*TEXT SHOWN*:

━━━━━━━━

I bought some stocks on Wednesday. Markets dropped even more on Thursday and Friday. On Monday, I'll probably buy a bit more. Not a huge amount. I'm not changing my target asset allocation. I'm not selling my gold or FI to finance this. I'm just scooping up a few hard-to-resist bargains.

I never catch the bottom of these things. But nobody can do that. If stocks go 10% on sale, I buy a few. If the price keeps dropping, and they go 20% or 30% on sale, I can buy a few more. If they crash down 50% like in 2008, I'll probably be terrified, but I'll probably keep buying. I'll keep my asset allocation around 30% (plus/minus a few percentage points to allow for volatility).

Stocks are long term investments. When I buy them, I assume I'll hold onto them for years. So why not get them at a discount?

But... all the above is the rational part of me speaking. Given that I am a human, and have emotions, I too feel fear. Markets are uncertain. Dealing with the unknown can lead to fear. This is part of investing. For me and many others, at least.


----------



## james4beach (Nov 15, 2012)

cainvest said:


> Why would you change your mind "after some time" about buying a company in relation to all markets being down? If you're buying a stock I would hope you've done some research on the company, just like buying it at any other time.

━━━━━━━━

Saved entries:
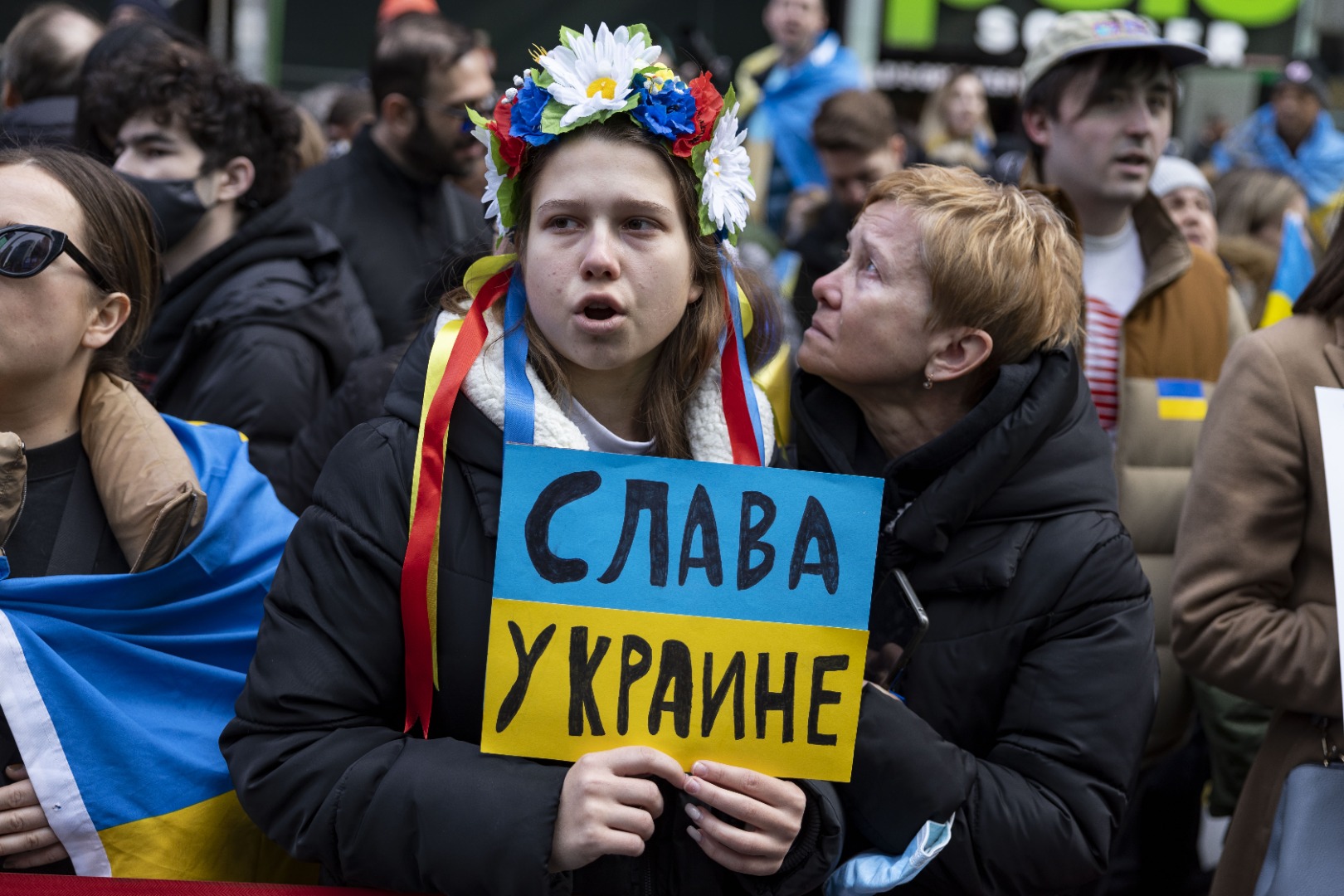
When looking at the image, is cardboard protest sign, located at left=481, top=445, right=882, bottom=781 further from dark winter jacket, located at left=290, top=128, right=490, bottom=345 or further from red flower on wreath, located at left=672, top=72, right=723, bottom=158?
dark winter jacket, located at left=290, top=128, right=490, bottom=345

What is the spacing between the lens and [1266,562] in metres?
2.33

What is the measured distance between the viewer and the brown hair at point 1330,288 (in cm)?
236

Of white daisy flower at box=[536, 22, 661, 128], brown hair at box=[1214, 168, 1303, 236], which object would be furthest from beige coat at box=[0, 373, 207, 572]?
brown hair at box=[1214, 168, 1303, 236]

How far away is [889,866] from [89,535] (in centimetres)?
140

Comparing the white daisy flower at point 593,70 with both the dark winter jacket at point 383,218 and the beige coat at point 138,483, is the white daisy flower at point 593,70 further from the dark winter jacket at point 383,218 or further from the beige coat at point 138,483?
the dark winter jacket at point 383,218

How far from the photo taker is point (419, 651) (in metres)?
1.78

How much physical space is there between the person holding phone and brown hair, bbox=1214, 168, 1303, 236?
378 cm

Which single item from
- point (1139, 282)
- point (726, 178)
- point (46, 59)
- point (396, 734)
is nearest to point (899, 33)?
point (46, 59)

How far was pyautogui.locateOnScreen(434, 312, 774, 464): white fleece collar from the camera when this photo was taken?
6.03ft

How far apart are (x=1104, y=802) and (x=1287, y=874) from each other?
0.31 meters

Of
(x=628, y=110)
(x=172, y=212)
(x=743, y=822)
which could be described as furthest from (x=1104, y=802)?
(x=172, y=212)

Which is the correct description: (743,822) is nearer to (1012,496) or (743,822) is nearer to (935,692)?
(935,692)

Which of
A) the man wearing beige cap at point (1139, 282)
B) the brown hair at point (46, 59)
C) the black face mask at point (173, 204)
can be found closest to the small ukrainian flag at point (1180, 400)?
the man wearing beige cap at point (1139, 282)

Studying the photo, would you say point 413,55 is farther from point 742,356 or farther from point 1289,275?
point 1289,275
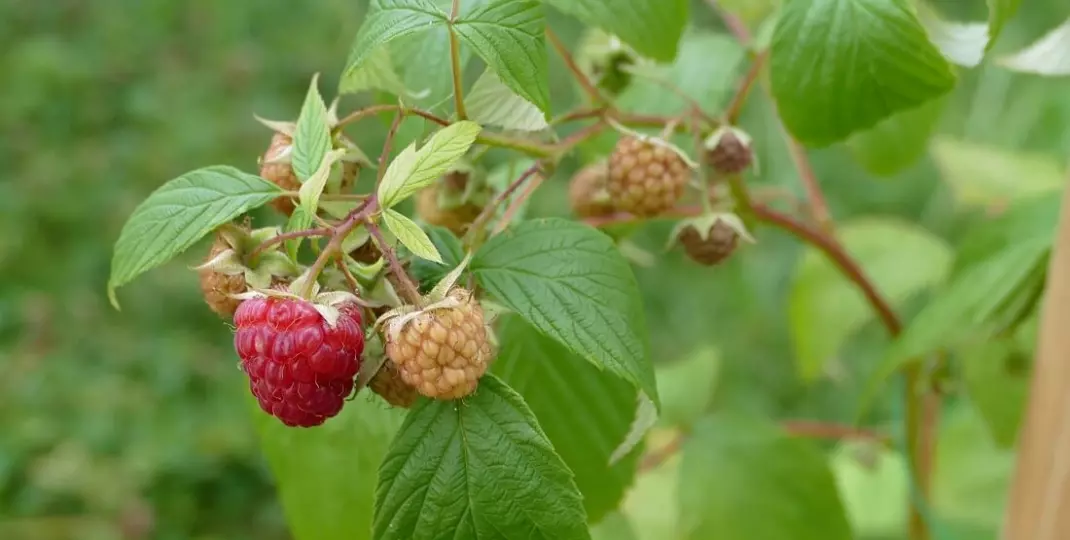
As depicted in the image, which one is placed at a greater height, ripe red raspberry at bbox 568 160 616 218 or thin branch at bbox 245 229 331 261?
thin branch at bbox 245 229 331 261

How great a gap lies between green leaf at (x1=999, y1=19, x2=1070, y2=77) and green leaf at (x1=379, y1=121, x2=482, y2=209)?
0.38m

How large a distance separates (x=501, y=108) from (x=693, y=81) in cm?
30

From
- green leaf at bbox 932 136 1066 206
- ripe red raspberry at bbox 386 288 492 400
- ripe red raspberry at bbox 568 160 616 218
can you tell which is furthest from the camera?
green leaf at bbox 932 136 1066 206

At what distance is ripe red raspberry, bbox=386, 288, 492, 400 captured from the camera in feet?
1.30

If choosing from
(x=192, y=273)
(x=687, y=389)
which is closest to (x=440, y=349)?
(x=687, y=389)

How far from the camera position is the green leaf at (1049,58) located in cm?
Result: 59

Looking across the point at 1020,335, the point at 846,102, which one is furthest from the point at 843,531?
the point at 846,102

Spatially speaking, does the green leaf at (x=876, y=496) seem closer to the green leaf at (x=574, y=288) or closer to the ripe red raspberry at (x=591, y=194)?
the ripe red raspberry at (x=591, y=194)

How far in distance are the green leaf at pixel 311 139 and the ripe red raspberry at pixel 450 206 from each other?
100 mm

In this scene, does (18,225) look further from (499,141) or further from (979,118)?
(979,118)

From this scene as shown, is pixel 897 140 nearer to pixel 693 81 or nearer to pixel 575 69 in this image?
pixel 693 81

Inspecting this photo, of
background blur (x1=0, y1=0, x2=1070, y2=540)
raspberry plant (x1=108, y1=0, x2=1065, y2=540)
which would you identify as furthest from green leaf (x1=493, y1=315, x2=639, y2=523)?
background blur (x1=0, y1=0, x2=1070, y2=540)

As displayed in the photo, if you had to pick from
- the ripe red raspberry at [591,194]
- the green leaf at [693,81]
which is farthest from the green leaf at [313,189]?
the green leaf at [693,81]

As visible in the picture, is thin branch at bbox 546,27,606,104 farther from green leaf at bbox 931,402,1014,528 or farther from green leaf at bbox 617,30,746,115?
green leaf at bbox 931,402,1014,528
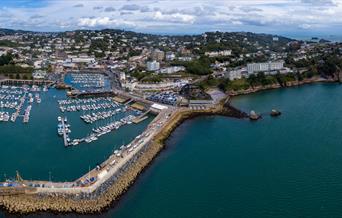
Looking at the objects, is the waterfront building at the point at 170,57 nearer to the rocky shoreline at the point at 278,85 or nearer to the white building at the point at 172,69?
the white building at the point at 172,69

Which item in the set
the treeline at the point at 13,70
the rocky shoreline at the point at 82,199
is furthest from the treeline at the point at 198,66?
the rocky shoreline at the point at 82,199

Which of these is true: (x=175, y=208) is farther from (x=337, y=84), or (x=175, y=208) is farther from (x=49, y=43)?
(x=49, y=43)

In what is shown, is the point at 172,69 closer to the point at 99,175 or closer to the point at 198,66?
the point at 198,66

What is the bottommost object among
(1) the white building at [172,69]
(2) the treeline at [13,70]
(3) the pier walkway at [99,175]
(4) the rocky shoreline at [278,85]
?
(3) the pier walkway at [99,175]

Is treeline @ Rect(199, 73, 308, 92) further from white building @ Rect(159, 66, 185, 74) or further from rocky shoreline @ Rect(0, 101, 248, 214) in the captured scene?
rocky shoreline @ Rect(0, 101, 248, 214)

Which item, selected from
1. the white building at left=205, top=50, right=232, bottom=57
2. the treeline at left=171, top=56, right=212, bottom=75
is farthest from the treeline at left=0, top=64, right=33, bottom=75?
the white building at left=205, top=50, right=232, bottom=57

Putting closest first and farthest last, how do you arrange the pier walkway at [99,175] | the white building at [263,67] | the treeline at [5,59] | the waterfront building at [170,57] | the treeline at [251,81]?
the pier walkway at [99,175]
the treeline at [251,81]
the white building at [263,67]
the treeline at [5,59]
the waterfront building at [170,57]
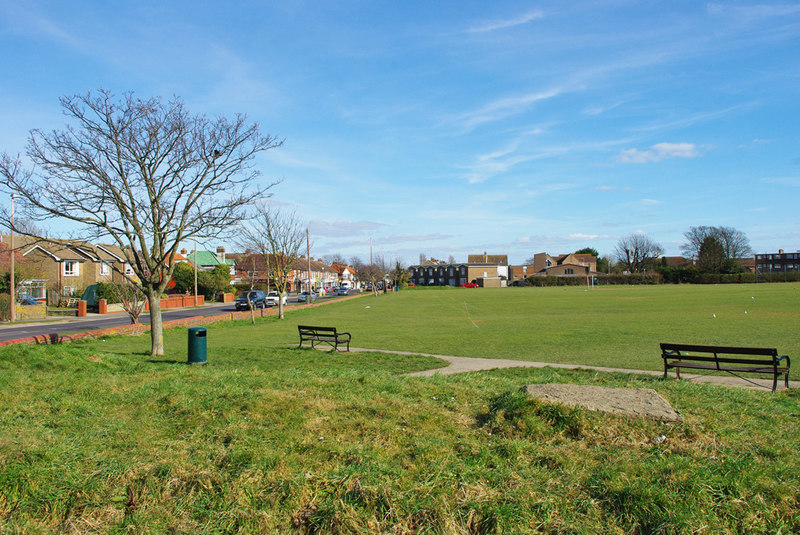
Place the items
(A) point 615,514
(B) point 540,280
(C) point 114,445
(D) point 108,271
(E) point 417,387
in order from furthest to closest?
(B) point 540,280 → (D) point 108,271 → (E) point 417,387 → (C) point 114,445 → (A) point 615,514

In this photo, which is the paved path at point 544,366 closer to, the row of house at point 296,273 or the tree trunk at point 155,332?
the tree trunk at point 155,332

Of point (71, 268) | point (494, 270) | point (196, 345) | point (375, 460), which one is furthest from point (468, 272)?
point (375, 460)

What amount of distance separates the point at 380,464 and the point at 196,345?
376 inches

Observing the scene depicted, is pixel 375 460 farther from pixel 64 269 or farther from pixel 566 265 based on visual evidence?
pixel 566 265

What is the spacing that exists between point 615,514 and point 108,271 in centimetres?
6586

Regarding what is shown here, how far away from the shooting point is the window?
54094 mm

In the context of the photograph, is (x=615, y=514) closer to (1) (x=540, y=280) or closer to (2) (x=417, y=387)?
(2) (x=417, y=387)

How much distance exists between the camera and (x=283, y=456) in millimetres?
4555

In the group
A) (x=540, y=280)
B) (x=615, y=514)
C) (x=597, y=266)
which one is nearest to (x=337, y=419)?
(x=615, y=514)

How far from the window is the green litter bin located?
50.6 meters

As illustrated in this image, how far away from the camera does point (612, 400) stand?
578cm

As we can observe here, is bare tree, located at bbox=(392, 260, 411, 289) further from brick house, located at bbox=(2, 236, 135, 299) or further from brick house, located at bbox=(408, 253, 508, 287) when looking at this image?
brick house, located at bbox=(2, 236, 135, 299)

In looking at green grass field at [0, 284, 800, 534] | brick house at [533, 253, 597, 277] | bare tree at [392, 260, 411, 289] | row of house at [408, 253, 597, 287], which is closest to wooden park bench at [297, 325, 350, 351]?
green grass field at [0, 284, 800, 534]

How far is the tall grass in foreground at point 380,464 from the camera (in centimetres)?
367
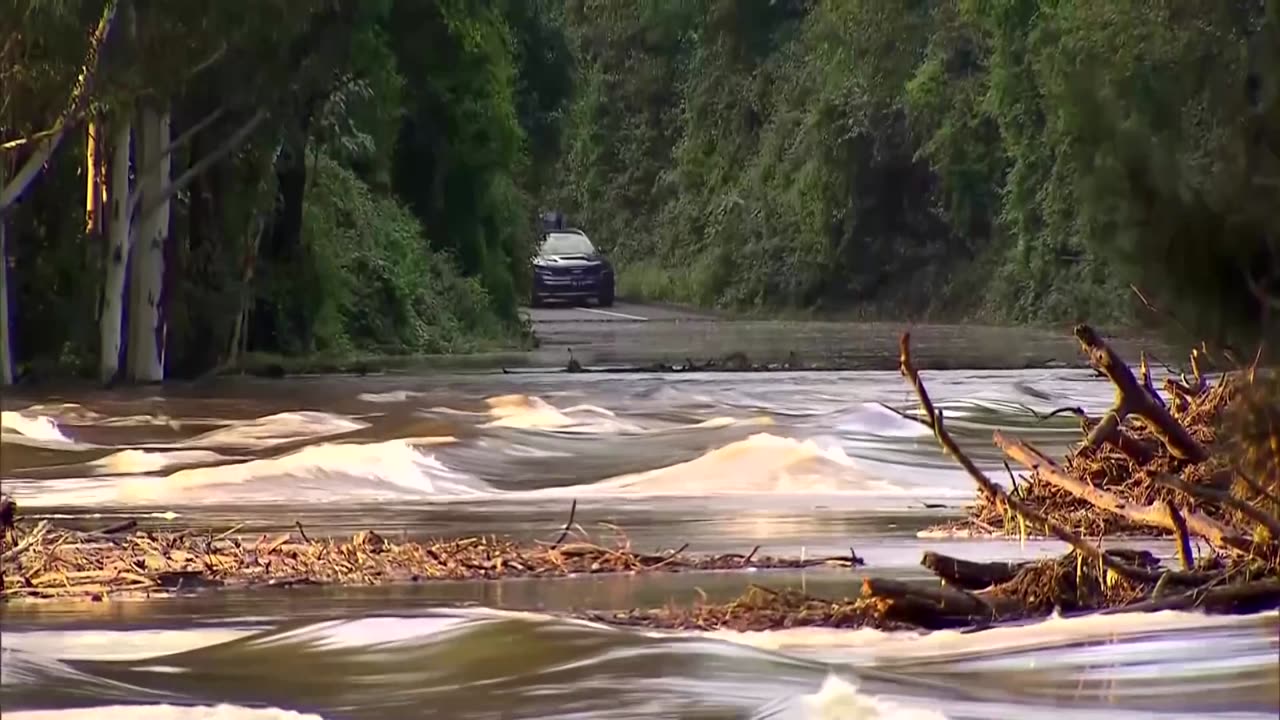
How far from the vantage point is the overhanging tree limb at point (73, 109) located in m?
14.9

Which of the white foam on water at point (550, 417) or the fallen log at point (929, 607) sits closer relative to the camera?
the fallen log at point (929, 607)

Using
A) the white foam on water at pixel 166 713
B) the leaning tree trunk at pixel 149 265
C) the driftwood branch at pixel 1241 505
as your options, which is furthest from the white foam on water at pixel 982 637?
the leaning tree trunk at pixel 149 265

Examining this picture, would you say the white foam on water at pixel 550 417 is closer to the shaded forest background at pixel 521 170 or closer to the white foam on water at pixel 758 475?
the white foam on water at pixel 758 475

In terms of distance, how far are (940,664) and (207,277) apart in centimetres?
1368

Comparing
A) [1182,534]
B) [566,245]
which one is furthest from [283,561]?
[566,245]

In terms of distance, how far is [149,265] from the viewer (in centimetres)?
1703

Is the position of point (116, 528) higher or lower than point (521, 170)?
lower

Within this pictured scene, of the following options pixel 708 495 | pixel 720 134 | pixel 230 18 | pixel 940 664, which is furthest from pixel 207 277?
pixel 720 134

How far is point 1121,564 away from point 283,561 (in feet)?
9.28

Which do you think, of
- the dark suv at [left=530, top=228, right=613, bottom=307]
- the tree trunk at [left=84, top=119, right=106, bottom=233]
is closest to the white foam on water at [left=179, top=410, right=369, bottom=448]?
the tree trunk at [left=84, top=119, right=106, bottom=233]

━━━━━━━━

*THE TASKS*:
(a) Set down the stretch of the forum thread on buying stocks during a market drop from "I bought some" through "at a discount?", word for word.
(b) Take the forum thread on buying stocks during a market drop further, picking up after its last sentence.

*RESULTS BY TASK*:
(a)
I bought some stocks on Wednesday. Markets dropped even more on Thursday and Friday. On Monday, I'll probably buy a bit more. Not a huge amount. I'm not changing my target asset allocation. I'm not selling my gold or FI to finance this. I'm just scooping up a few hard-to-resist bargains.

I never catch the bottom of these things. But nobody can do that. If stocks go 10% on sale, I buy a few. If the price keeps dropping, and they go 20% or 30% on sale, I can buy a few more. If they crash down 50% like in 2008, I'll probably be terrified, but I'll probably keep buying. I'll keep my asset allocation around 30% (plus/minus a few percentage points to allow for volatility).

Stocks are long term investments. When I buy them, I assume I'll hold onto them for years. So why not get them at a discount?

(b)
Because it's hard to bring yourself to buy anything during a disaster scenario. In that scenario where you sell to avoid the catastrophe, that puts you in the position where you ideally should buy during the absolute worst, scariest time of the catastrophe. You have to bring yourself to do it.

I speak from personal, direct experience on this topic. I *did* sell out of the 2007 stock market to avoid catastrophe, once I saw lending troubles in the US. Exactly as 1989civic said. Then I watched the problem get worse -- _far_ worse -- than I thought it to be. Companies started going bankrupt and suddenly it was reported in the media as the 'end of the financial system as we know it'.

Boy was that scary (and it won't be the last time). Now imagine me sitting there with my cash and AAA government bonds. I'm hugging them.

Did I release my grip on those super-safe cash & bonds, and buy stocks in 2008 or 2009? No, absolutely not. In fact just like everyone else, I was pretty scared about the circumstances. When faced with the *option* to put those dollars back into the same market that I successfully escaped from before, I decided not to. Which of course was a mistake.

I stress the nature of the *option* here. When you have an option at your personal discretion, like me in 2009 asking himself if I should buy stocks, you may or may not get it right. These things look easy from a distance but get very different once you're in it.

If instead you don't have the option at all, if you say "buy and hold an asset allocation" then this removes the potential for incorrect steps.

Having lived this first hand, I think it's extremely difficult to strategically get out, and back in (market timing). This is now why I deprive myself of the *option* to "be smart and strategic" and instead stick to a conservative buy-and-hold strategy. It's more reliable.


----------



## cainvest (May 1, 2013)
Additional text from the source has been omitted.